Kim began his career at Bloomberg, selling enterprise software to banks, asset managers and insurers, where he saw how complex regulated sales could be. He then worked on product development at Viva Republica, the South Korean fintech company behind Toss, learning how technology built around real user behavior could reshape traditional financial services.
“Hupo sits at the intersection of these experiences. I understood the buyer, the end user and the operational reality of selling financial products,” Kim said. “Once AI became capable of understanding context and real-time coaching, it became clear to me that business coaching, particularly in the banking and insurance industry, was the right place to apply it.
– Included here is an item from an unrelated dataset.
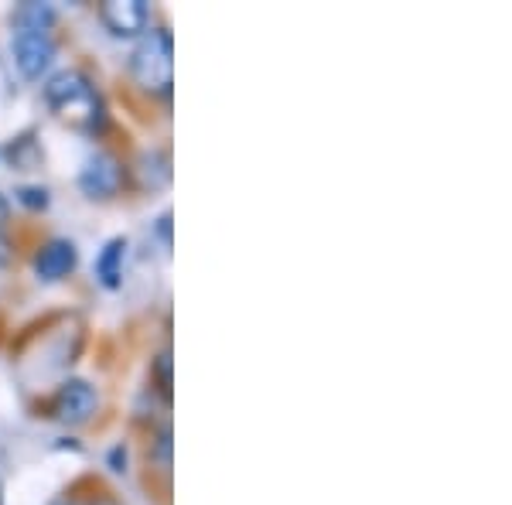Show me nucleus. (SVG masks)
<instances>
[{"label":"nucleus","instance_id":"obj_1","mask_svg":"<svg viewBox=\"0 0 512 505\" xmlns=\"http://www.w3.org/2000/svg\"><path fill=\"white\" fill-rule=\"evenodd\" d=\"M45 103L79 130L103 127V103H99L93 82L82 76V72H59V76L48 79Z\"/></svg>","mask_w":512,"mask_h":505},{"label":"nucleus","instance_id":"obj_2","mask_svg":"<svg viewBox=\"0 0 512 505\" xmlns=\"http://www.w3.org/2000/svg\"><path fill=\"white\" fill-rule=\"evenodd\" d=\"M130 76L144 93H168L175 82V62H171V35L151 31L130 55Z\"/></svg>","mask_w":512,"mask_h":505},{"label":"nucleus","instance_id":"obj_3","mask_svg":"<svg viewBox=\"0 0 512 505\" xmlns=\"http://www.w3.org/2000/svg\"><path fill=\"white\" fill-rule=\"evenodd\" d=\"M55 59V41L45 31H18L14 35V62L24 79H38Z\"/></svg>","mask_w":512,"mask_h":505},{"label":"nucleus","instance_id":"obj_4","mask_svg":"<svg viewBox=\"0 0 512 505\" xmlns=\"http://www.w3.org/2000/svg\"><path fill=\"white\" fill-rule=\"evenodd\" d=\"M96 403V389L86 379H69L55 396V417L65 420V424H86L96 413Z\"/></svg>","mask_w":512,"mask_h":505},{"label":"nucleus","instance_id":"obj_5","mask_svg":"<svg viewBox=\"0 0 512 505\" xmlns=\"http://www.w3.org/2000/svg\"><path fill=\"white\" fill-rule=\"evenodd\" d=\"M120 185H123V168L117 164V157L110 154H96L79 175V188L89 198H110L120 192Z\"/></svg>","mask_w":512,"mask_h":505},{"label":"nucleus","instance_id":"obj_6","mask_svg":"<svg viewBox=\"0 0 512 505\" xmlns=\"http://www.w3.org/2000/svg\"><path fill=\"white\" fill-rule=\"evenodd\" d=\"M99 18L117 38H134L147 28V7L144 0H106L99 7Z\"/></svg>","mask_w":512,"mask_h":505},{"label":"nucleus","instance_id":"obj_7","mask_svg":"<svg viewBox=\"0 0 512 505\" xmlns=\"http://www.w3.org/2000/svg\"><path fill=\"white\" fill-rule=\"evenodd\" d=\"M35 270L41 280H62L76 270V246L69 239H52L35 256Z\"/></svg>","mask_w":512,"mask_h":505},{"label":"nucleus","instance_id":"obj_8","mask_svg":"<svg viewBox=\"0 0 512 505\" xmlns=\"http://www.w3.org/2000/svg\"><path fill=\"white\" fill-rule=\"evenodd\" d=\"M123 256H127V239H110L103 246L96 260V277L103 287H117L120 277H123Z\"/></svg>","mask_w":512,"mask_h":505},{"label":"nucleus","instance_id":"obj_9","mask_svg":"<svg viewBox=\"0 0 512 505\" xmlns=\"http://www.w3.org/2000/svg\"><path fill=\"white\" fill-rule=\"evenodd\" d=\"M55 21V11L48 4H21L14 11V24L18 31H45Z\"/></svg>","mask_w":512,"mask_h":505},{"label":"nucleus","instance_id":"obj_10","mask_svg":"<svg viewBox=\"0 0 512 505\" xmlns=\"http://www.w3.org/2000/svg\"><path fill=\"white\" fill-rule=\"evenodd\" d=\"M7 157H11V164L18 171H31V168H38L41 164V147H38V140L31 137V134H24L18 137L11 144V151H7Z\"/></svg>","mask_w":512,"mask_h":505},{"label":"nucleus","instance_id":"obj_11","mask_svg":"<svg viewBox=\"0 0 512 505\" xmlns=\"http://www.w3.org/2000/svg\"><path fill=\"white\" fill-rule=\"evenodd\" d=\"M14 195H18V202L28 205V209H45V205H48V192H45V188H35V185H24Z\"/></svg>","mask_w":512,"mask_h":505},{"label":"nucleus","instance_id":"obj_12","mask_svg":"<svg viewBox=\"0 0 512 505\" xmlns=\"http://www.w3.org/2000/svg\"><path fill=\"white\" fill-rule=\"evenodd\" d=\"M158 376H161L164 396H168L171 393V359H168V355H161V359H158Z\"/></svg>","mask_w":512,"mask_h":505},{"label":"nucleus","instance_id":"obj_13","mask_svg":"<svg viewBox=\"0 0 512 505\" xmlns=\"http://www.w3.org/2000/svg\"><path fill=\"white\" fill-rule=\"evenodd\" d=\"M158 236L164 239V246H171V212H164L158 219Z\"/></svg>","mask_w":512,"mask_h":505},{"label":"nucleus","instance_id":"obj_14","mask_svg":"<svg viewBox=\"0 0 512 505\" xmlns=\"http://www.w3.org/2000/svg\"><path fill=\"white\" fill-rule=\"evenodd\" d=\"M110 461H113V471H123V465H127V451L117 447V451L110 454Z\"/></svg>","mask_w":512,"mask_h":505},{"label":"nucleus","instance_id":"obj_15","mask_svg":"<svg viewBox=\"0 0 512 505\" xmlns=\"http://www.w3.org/2000/svg\"><path fill=\"white\" fill-rule=\"evenodd\" d=\"M7 215V202H4V195H0V219Z\"/></svg>","mask_w":512,"mask_h":505}]
</instances>
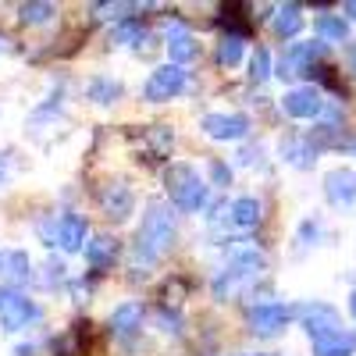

Many AI-based business coaching tools start with technology, Kim said, but Hupo has taken a different approach, building its platform around how banks and insurers work. “One of the biggest lessons I learned is that, especially with large companies, you have to understand their business and their industry in detail,” he added, noting that Hupo’s models were trained from the start on real financial products, common objections, customer types and regulatory requirements.
The latest round brings total funding to $15 million since the company’s inception in 2022. The new capital will be used to expand its product, including real-time coaching features, expand enterprise-level deployments, increase go-to-market efforts in banking, financial services and insurance, and strengthen the team.
In five years, Kim wants Hupo to go beyond business coaching and help large teams operate at scale, giving managers and employees clearer insights and practical advice, even for tens of thousands of people.